Dive in Style founder Tim Simond shares some of his thoughts on the Turks and Caicos Islands, a remote Caribbean chain he has visited many times over the past two decades.

Twenty years ago these scraps of low lying scrub were an almost forgotten relic of the British Colonial Empire, indeed the first cars only appeared in these islands a little over 40 years ago; truly, the forgotten Caribbean when I first discovered them longer ago than I care to recall! Since that time there has been an explosion of development, some of it reckless and ill conceived, but there are still remote pockets that host some of the best white sand beaches and azure waters you could hope to find.

Twenty years ago, as you sped across the miles of shallow sandbanks to the best dive sites, French Cay, Sand Bore Channel and West Sand Spit, your boat would cleave through a carpet of eagle rays feasting on the shallow conchs. Needless to say, the conchs are now all fished out and so the eagle rays have retreated to deeper waters but they are still regular visitors.

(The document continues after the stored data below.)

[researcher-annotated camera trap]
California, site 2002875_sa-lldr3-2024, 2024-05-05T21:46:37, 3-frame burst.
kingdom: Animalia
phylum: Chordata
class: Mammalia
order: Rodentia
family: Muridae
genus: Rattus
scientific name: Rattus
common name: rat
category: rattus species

Grace Bay is home to a legion of excellent resorts, such as the lovely Point Grace, fronting onto a relatively busy but perfect strand of white sand regularly voted amongst the world's top ten, but if you want something more removed from the mainstream then Amanyara has the answer with the local dive boat often picking you up right from the beach. Venture a little further afield and really get away from it all at the Meridian Club on Pine Cay, a 15-minute boat ride from Big Blue, the islands premier dive operation, or if diving is less important, the more distant celeb filled Parrot Cay.

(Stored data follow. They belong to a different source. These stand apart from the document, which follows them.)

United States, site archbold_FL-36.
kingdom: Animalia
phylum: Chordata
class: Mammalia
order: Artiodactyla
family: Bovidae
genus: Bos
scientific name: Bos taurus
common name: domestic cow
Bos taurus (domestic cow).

As to the diving, the principle thrill here is wall diving with the reefs dropping away thousands of feet beneath you where you will find green and hawksbill turtles, eagle rays, grey reef sharks, the occasional great hammerhead and even the fast disappearing goliath grouper; over the twenty years I have visited the islands, I have seen them all here. Add in Jo Jo the local friendly dolphin who often seeks out the company of humans, and even the possibility of a passing humpback whale or whale shark and you have some of the best diving in the Caribbean.